----- 抜粋 -----

飯田の大衆御食事処「末広」(飯田市駄科)が6月2日、46年の営業に幕を下ろす。(飯田経済新聞)

 チャーシューメン(900円)

 1978(昭和53)年1月17日創業の同店は、店主の久保田賢司さん(79)、妻の恵子さん(76)、恵子さんの弟の田中敏明さん(75)の3人でスタートした。創業当時は会社勤めをしていたという賢司さんが「何かやってみたい」と出店を考えたという。

 名古屋市内で当時、大衆食堂「角千」を営んでいた恵子さんの兄に倣い、「普段着で気兼ねなく来られる店」をモットーに、「姉弟間の『あ、うんの呼吸』でスタートした」と振り返る。最初の来店客は「アベックだった。叔母から『男女2人の来客、縁起が良い』と喜ばれ、うれしかった」と賢司さんは振り返る。

 開店当初は、そばやうどん、名古屋ならではのきしめんやラーメン(開店当初の価格は220円)などの麺類や丼物を中心にメニューをそろえ、時代の流れに合わせ定食や弁当などを加え、現在のメニューは68種を数える。

----- 情報 -----

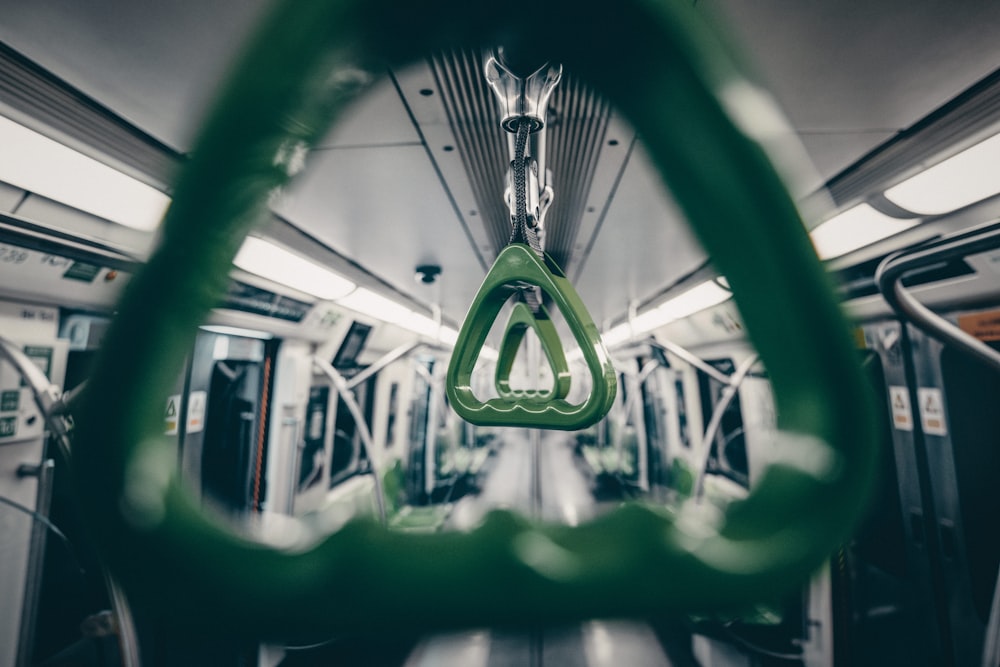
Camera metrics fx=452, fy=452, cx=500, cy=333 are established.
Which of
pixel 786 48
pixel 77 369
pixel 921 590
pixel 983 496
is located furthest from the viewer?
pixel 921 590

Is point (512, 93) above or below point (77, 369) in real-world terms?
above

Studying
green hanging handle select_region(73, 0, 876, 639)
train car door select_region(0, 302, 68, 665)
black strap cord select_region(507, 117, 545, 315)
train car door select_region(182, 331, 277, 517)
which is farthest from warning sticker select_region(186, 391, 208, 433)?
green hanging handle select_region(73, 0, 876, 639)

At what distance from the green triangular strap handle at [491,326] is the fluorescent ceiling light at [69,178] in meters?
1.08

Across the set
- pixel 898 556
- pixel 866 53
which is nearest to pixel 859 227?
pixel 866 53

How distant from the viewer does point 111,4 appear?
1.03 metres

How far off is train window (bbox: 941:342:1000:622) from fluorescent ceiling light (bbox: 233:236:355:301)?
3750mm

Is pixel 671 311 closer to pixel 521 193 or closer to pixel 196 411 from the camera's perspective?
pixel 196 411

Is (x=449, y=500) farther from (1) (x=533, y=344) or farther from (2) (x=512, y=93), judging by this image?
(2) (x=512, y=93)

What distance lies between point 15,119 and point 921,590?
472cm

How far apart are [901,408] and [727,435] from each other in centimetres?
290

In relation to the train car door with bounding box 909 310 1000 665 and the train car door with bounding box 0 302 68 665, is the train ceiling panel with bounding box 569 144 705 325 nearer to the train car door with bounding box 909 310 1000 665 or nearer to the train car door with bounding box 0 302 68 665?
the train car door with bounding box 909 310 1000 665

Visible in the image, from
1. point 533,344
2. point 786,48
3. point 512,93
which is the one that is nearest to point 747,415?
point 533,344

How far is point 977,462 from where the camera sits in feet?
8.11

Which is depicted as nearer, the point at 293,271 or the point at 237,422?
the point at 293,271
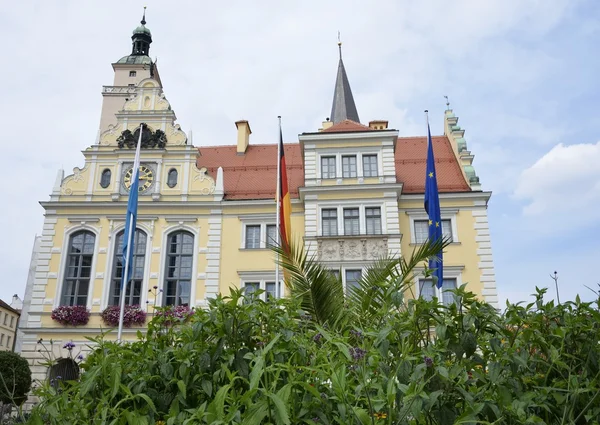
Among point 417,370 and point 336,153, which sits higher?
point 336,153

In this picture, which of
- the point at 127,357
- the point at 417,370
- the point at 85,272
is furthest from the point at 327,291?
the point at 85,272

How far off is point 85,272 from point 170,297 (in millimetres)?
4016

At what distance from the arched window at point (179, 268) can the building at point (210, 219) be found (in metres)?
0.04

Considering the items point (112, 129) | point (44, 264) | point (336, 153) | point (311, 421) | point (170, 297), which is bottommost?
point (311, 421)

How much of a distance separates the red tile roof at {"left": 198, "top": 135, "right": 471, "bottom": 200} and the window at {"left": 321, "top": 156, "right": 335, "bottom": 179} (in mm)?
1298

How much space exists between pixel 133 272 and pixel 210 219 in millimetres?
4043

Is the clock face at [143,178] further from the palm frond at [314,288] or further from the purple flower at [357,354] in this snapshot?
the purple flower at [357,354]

-----

課題: 食堂「末広」の閉店を伝える抜粋から、「飯田の大衆御食事処「末広」(飯田市駄科)」で始まり「たい」と出店を考えたという。」で終わる部分を、両端の語句も含めて一字も変えずに書き写すこと。

解答:
飯田の大衆御食事処「末広」(飯田市駄科)が6月2日、46年の営業に幕を下ろす。(飯田経済新聞)

 チャーシューメン(900円)

 1978(昭和53)年1月17日創業の同店は、店主の久保田賢司さん(79)、妻の恵子さん(76)、恵子さんの弟の田中敏明さん(75)の3人でスタートした。創業当時は会社勤めをしていたという賢司さんが「何かやってみたい」と出店を考えたという。